Numbers 3 – Samuel in Numbers?
My Pastor is fond of saying, and I’m fond of hearing, “review is the mother of all learning.” Don’t worry, I’m not going to review our previous discussions in the book of Numbers (didn’t mean to scare you). I agree with my Pastor. He might agree with me (maybe) in saying that principles worth knowing are worth hearing over and over again. Ok, I admit I’m about to repeat myself and maybe I’m just trying to justify it. Because I see it as critically important, I feel the need to once more encourage you to slow your reading of the Bible down and take notice of the details.
I think the modern-day tendency when reading the scriptures is to read past so much of the scriptures in an effort to get to the good stuff. This seems to be especially true if a given passage is genealogical in nature or is one with which we are particularly familiar. This hurried approach to our personal time in the Bible tends to bleed over into how we listen to messages we hear from the pulpit. If the orator of the word of God could hear our thoughts it might sound like, “yes, yes, I already know that! Can you just fast-forward to something new and exciting?? I’ve been a Christian for a long time, give me something new, something relevant to my life and situation!”
We are currently moving pretty slowly through the book of Numbers, yet we’ve skipped over quite a lot of detail. Last time I talked about Numbers 3:12-13. I have one more thing to say about that passage before moving on.

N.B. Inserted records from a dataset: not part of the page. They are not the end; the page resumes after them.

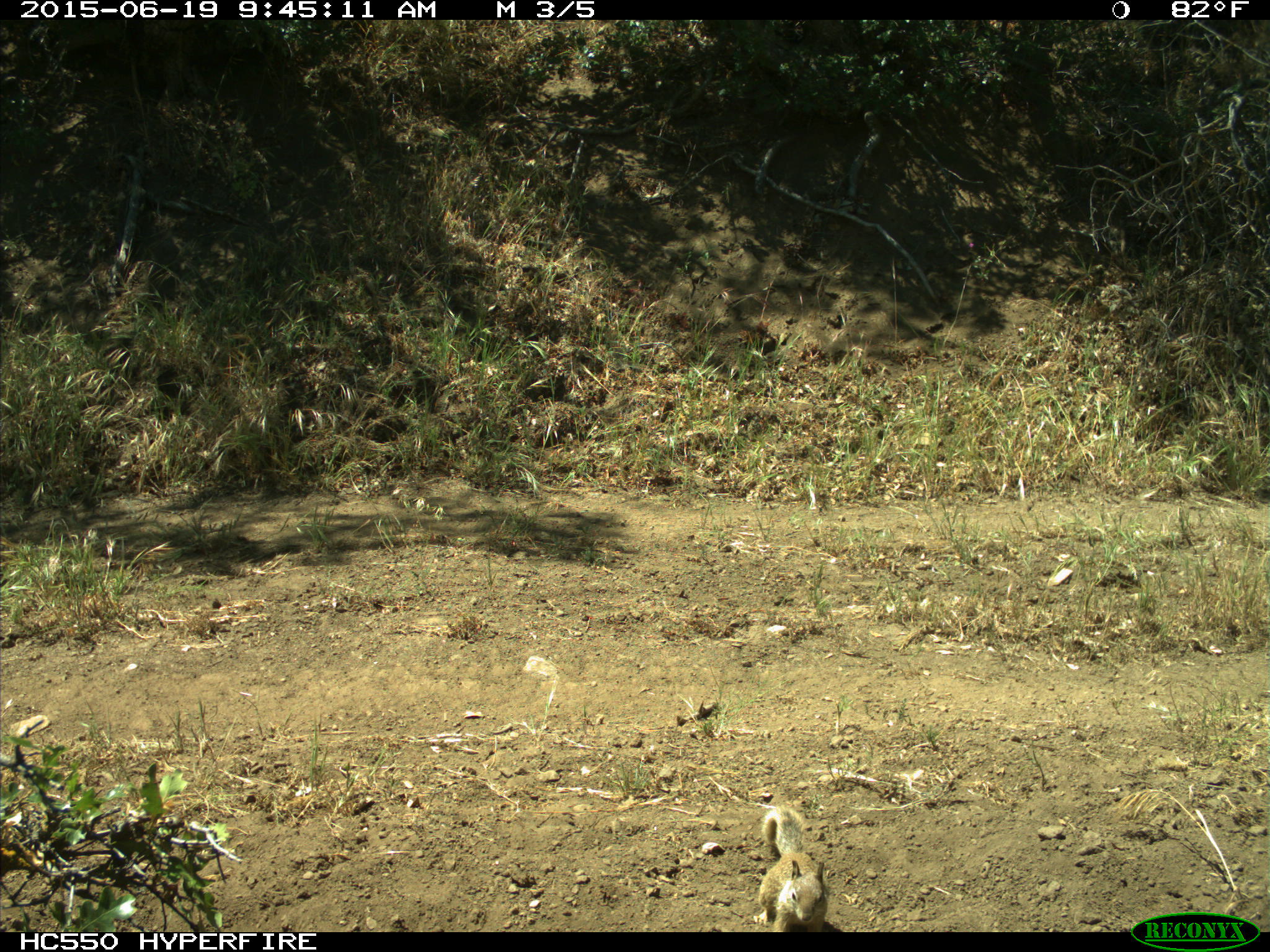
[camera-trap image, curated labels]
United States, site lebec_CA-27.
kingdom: Animalia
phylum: Chordata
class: Mammalia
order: Rodentia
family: Sciuridae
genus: Otospermophilus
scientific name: Otospermophilus beecheyi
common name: california ground squirrel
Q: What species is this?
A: Otospermophilus beecheyi (california ground squirrel).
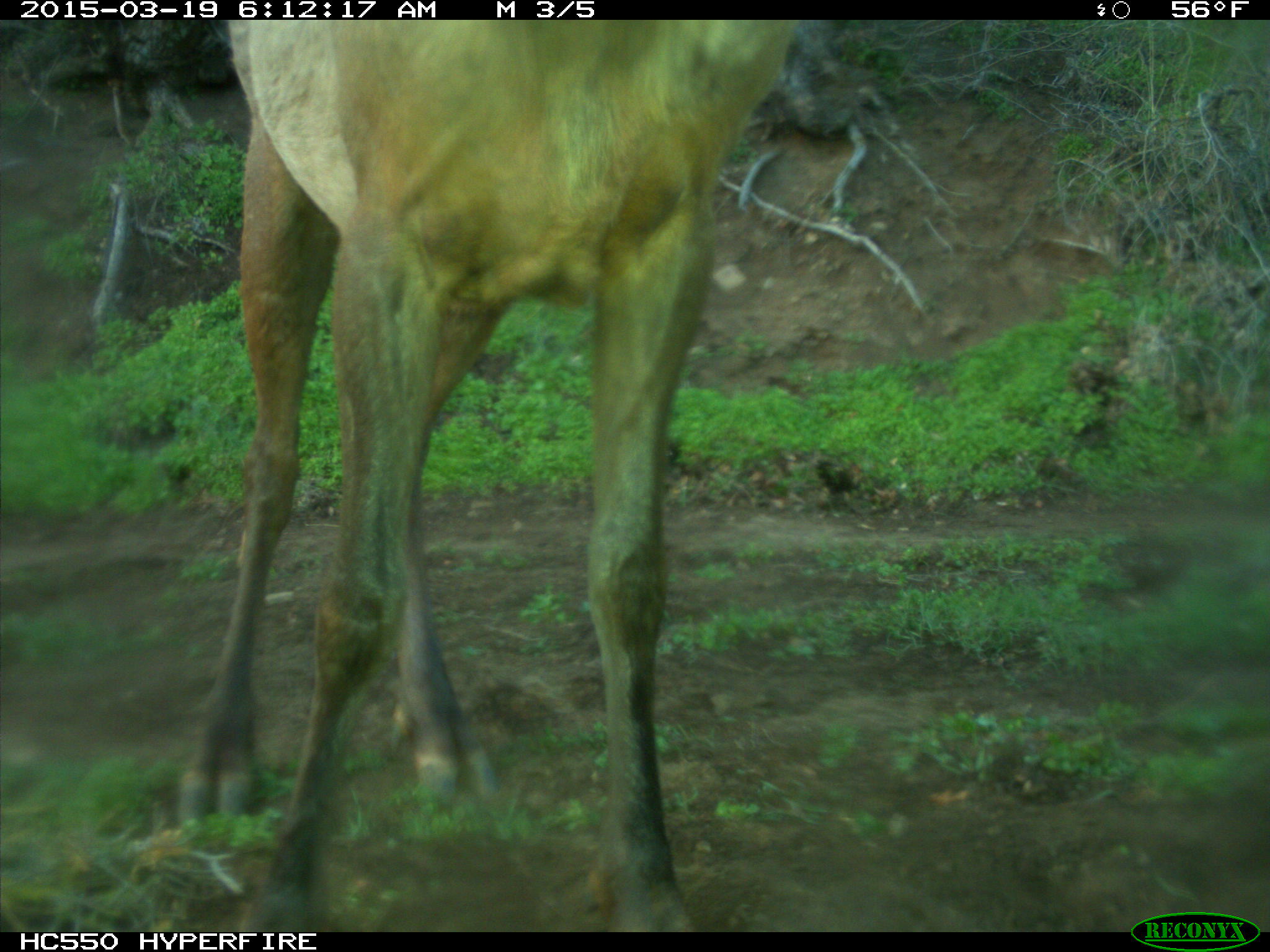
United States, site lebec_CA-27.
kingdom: Animalia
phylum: Chordata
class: Mammalia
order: Artiodactyla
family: Cervidae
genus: Cervus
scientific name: Cervus canadensis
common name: elk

Remember the Levites were designated a substitution for the firstborn of all the tribes. We are told later on in Numbers 3:38 that anyone other than a Levite (an outsider) that approaches the temple will die.
Numbers 3:38
38 Moreover those who were to camp before the tabernacle on the east, before the tabernacle of meeting, were Moses, Aaron, and his sons, keeping charge of the sanctuary, to meet the needs of the children of Israel; but the outsider who came near was to be put to death.
If you happen to be a skeptic reading this post looking for incongruities in God’s Word, hold on I’m about to serve one up to you (temporarily). Remember the story of Samuel?

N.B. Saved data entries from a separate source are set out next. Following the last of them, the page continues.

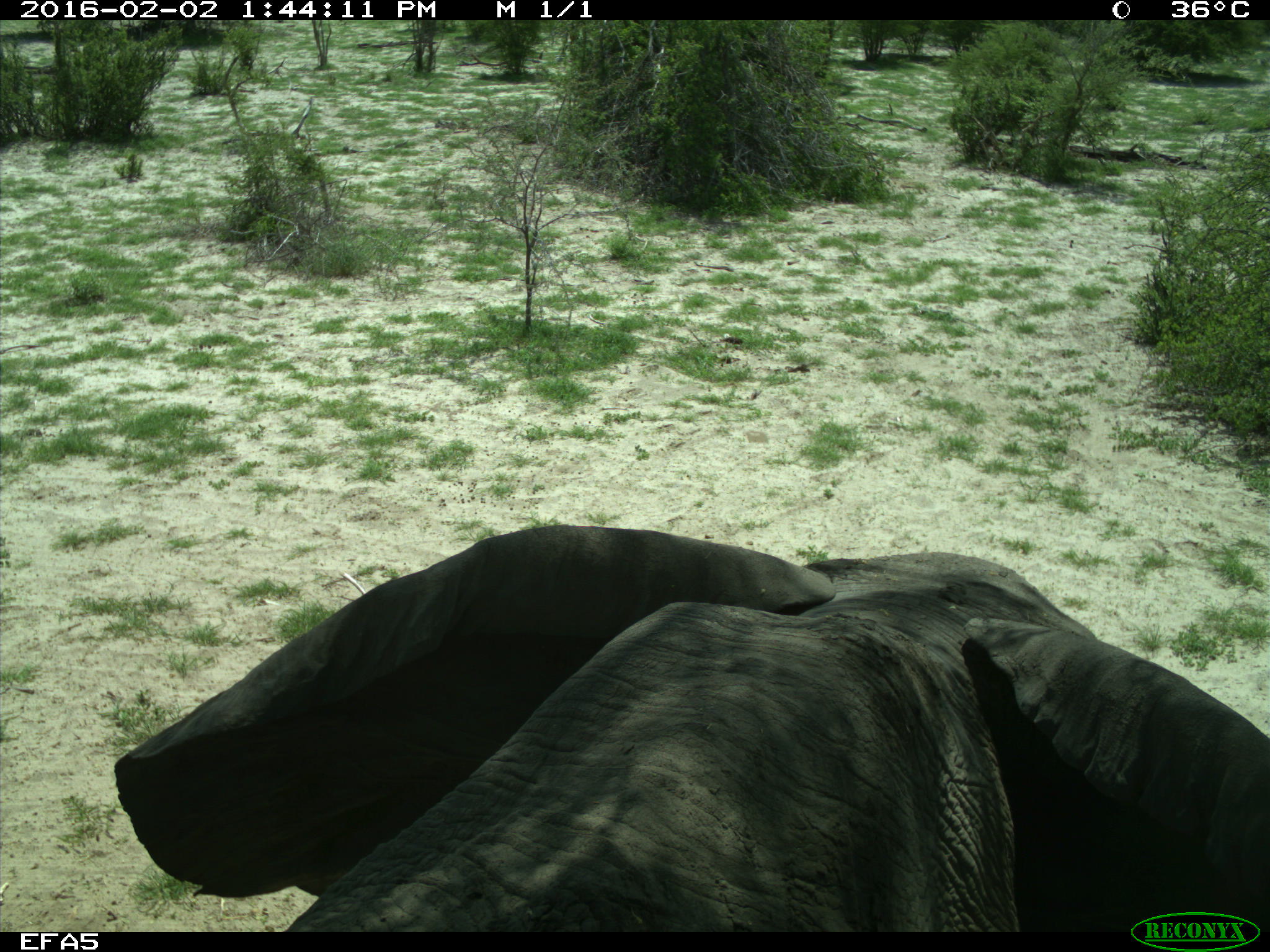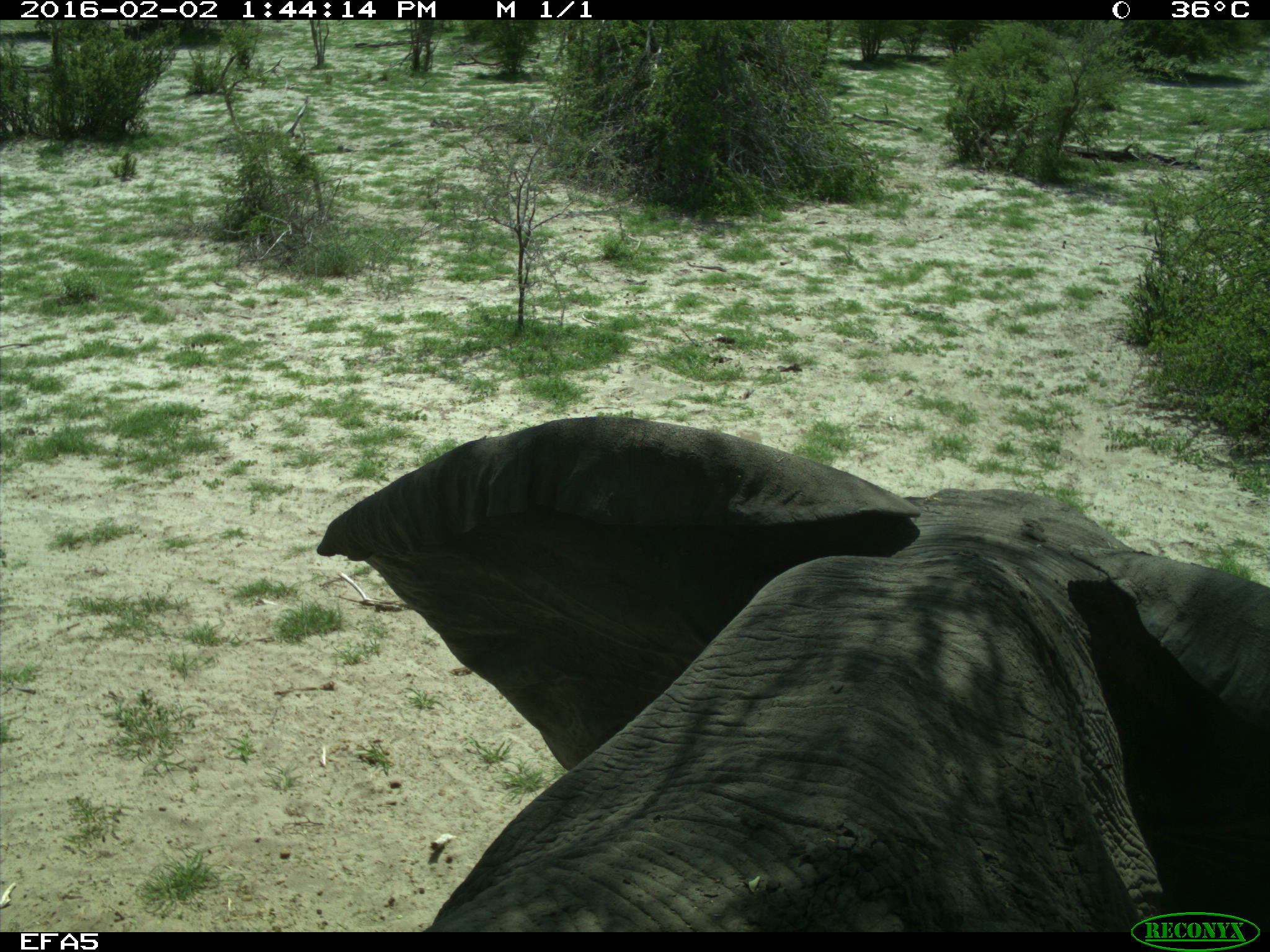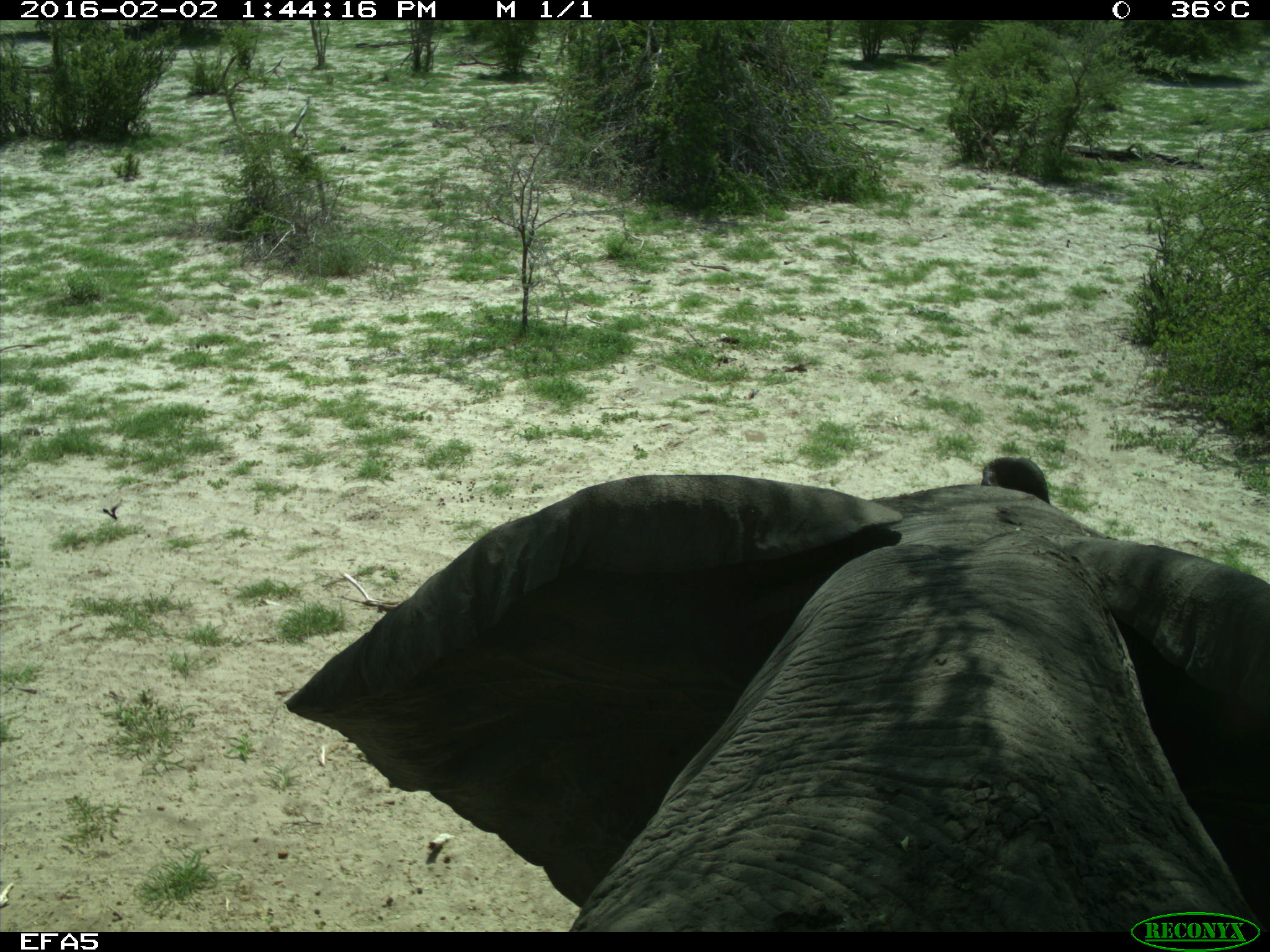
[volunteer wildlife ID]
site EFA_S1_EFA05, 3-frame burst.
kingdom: Animalia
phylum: Chordata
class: Mammalia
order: Proboscidea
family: Elephantidae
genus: Loxodonta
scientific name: Loxodonta africana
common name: african bush elephant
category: elephant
Elephant (african bush elephant) (Loxodonta africana), count 1. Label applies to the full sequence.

Let me summarize. Elkanah had two wives. His wife Hannah had no children. On one of the yearly trips to the tabernacle she prayed in 1 Samuel 1:11.
1 Samuel 1:11
11 Then she made a vow and said, “O LORD of hosts, if You will indeed look on the affliction of Your maidservant and remember me, and not forget Your maidservant, but will give Your maidservant a male child, then I will give him to the LORD all the days of his life, and no razor shall come upon his head.”

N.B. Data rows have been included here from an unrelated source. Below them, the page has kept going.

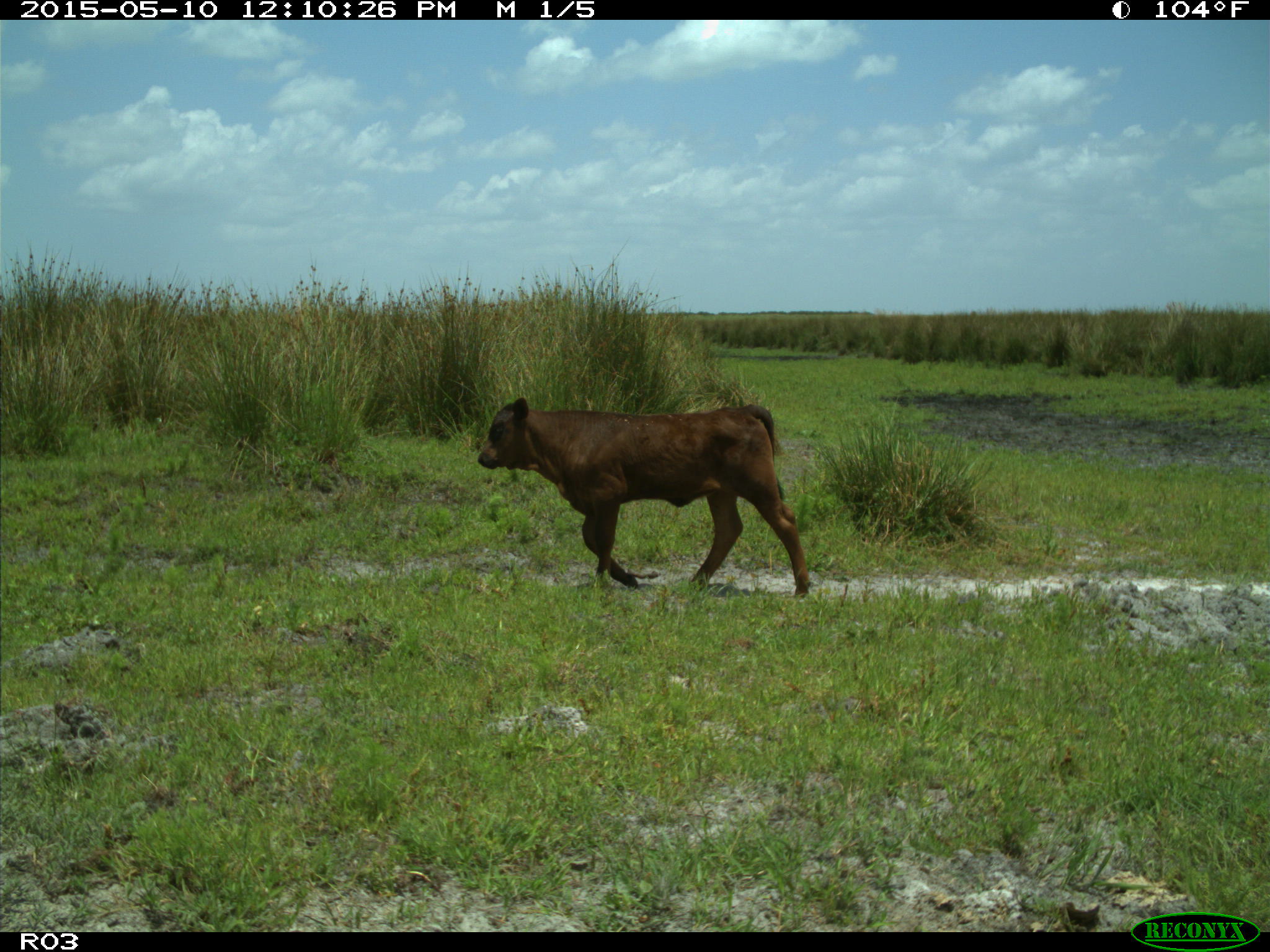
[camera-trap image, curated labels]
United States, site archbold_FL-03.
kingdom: Animalia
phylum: Chordata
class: Mammalia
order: Artiodactyla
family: Bovidae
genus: Bos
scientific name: Bos taurus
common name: domestic cow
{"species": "Bos taurus (domestic cow)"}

Fast forwarding in the story we come to 1 Samuel 1:27-28.
1 Samuel 1:27-28
27 For this child I prayed, and the LORD has granted me my petition which I asked of Him.
28 Therefore I also have lent him to the LORD; as long as he lives he shall be lent to the LORD.” So they worshiped the LORD there.
Fast forward again to 1 Samuel 2:11
1 Samuel 2:11
11 Then Elkanah went to his house at Ramah. But the child ministered to the LORD [YHWH] before Eli the priest.
So what’s the problem? The problem is Samuel was not a Levite, he was from the tribe of Ephraim. What happens if someone other than a Levite approaches the tabernacle? Numbers 3:38, they are put to death! Is this a contradiction in the word of God? Why didn’t God command that Samuel be put to death?
The answer is in 1 Samuel 1:27-28. Samuel was a firstborn. Remember in Numbers 3:12-13 God took all the firstborn for Himself, then substituted the whole tribe of Levi. In Hannah’s prayer, she proposed to God that if He would give her a firstborn she would remove the Levitical substitution from him and he would serve YHWH for his whole life!
God willingly entered into a covenant with Hannah as evidenced by the fact that He did indeed grant her a child and then received him into the Levitical service. Sorry Mr. Skeptic, It turns out there is no incongruity here after all. Hannah did not operate in presumption but rather approached God in faith, which God richly rewarded.
God follows His own laws! Following His example, shouldn’t we then also obey His Word?
Say it with me, “God and God alone is worthy of all praise, worship, and obedience!”
All Scripture quotations from The New King James Version. Nashville: Thomas Nelson, 1982. Print.
Roger Streifel
October 22, 2019 (11:40 am)
I Had never thought of Eli not being a Levite. But that we be the reason his mom asked for him to be a priest. It was not automatic but granted to Eli from God to serve him as a priest.
Good explanation
Mark Hathaway
October 22, 2019 (2:01 pm)
Eli was a Levite. Samuel was not, which is maybe what you meant to say in your comment?